We previously demonstrated that ovariectomized INS-GAS mice developed more severe gastric pathology and produced higher mRNA levels of gastric IFN-γ, IL-1β and tumor necrosis factor (TNF)-α when compared with E2-treated cohorts at 28 weeks post H.pylori infection (20). Foxp3+ regulatory T cells and proinflammatory Th17 cells were reported to have an important role in the development of H.pylori-induced gastritis in mice (25,26). Thus, we measured mRNA levels for gastric TNF-α, IL-17A, IFN-γ, IL-1β, Foxp3 and IL-10 in uninfected and H.pylori-infected male INS-GAS mice, including mice that were castrated or treated with E2 (Figure 3).

Fig. 3.

Fig. 3.

Gastric tissues (n = 5–8 per group) were evaluated by quantitative polymerase chain reaction for mRNA levels of selected inflammatory mediators normalized to expression of GAPDH. The y-axis represents mean fold change of mRNA levels in reference to control mice (uninfected, E2 untreated intact male INS-GAS mice denoted as (M − C). M + Cast indicates castrated males; M + E indicates E2-treated males; M + Hp indicates H.pylori-infected males. Error bars represent standard deviations. *P < 0.05, **P < 0.01, ***P < 0.001 indicate significant differences compared with control values. Additional significant differences between experimental groups are indicated by P values.

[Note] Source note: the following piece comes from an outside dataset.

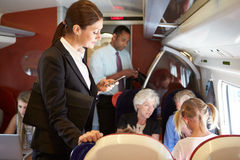 Businesswoman Using Mobile Phone On Busy Commuter Train stock images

mRNA levels for gastric TNF-α were similarly elevated by H.pylori infection in intact males, castrated males and E2-treated male INS-GAS mice (P < 0.01) although castration or E2 supplementation had no additional effects on TNF-α. Promotion of IL-17A and IFN-γ by H.pylori was even greater (P < 0.001) with IFN-γ expression reduced by E2 (P < 0.05) but not by castration. IL-1β expression was not enhanced by H.pylori infection alone but E2 reduced IL-1β expression below control values for intact or castrated, uninfected males (P < 0.01) and H.pylori-infected, intact (P = 0.06) or castrated males (P < 0.005). Foxp3 T regulatory cell marker and anti-inflammatory IL-10 mRNA expression in intact uninfected males were significantly increased by E2 supplementation (P < 0.0001, P < 0.01, respectively) and by H.pylori infection (P < 0.05, P <0.001, respectively). Castration of H.pylori-infected mice lowered Foxp3 to baseline values (P < 0.01) and had no effect on IL-10 expression.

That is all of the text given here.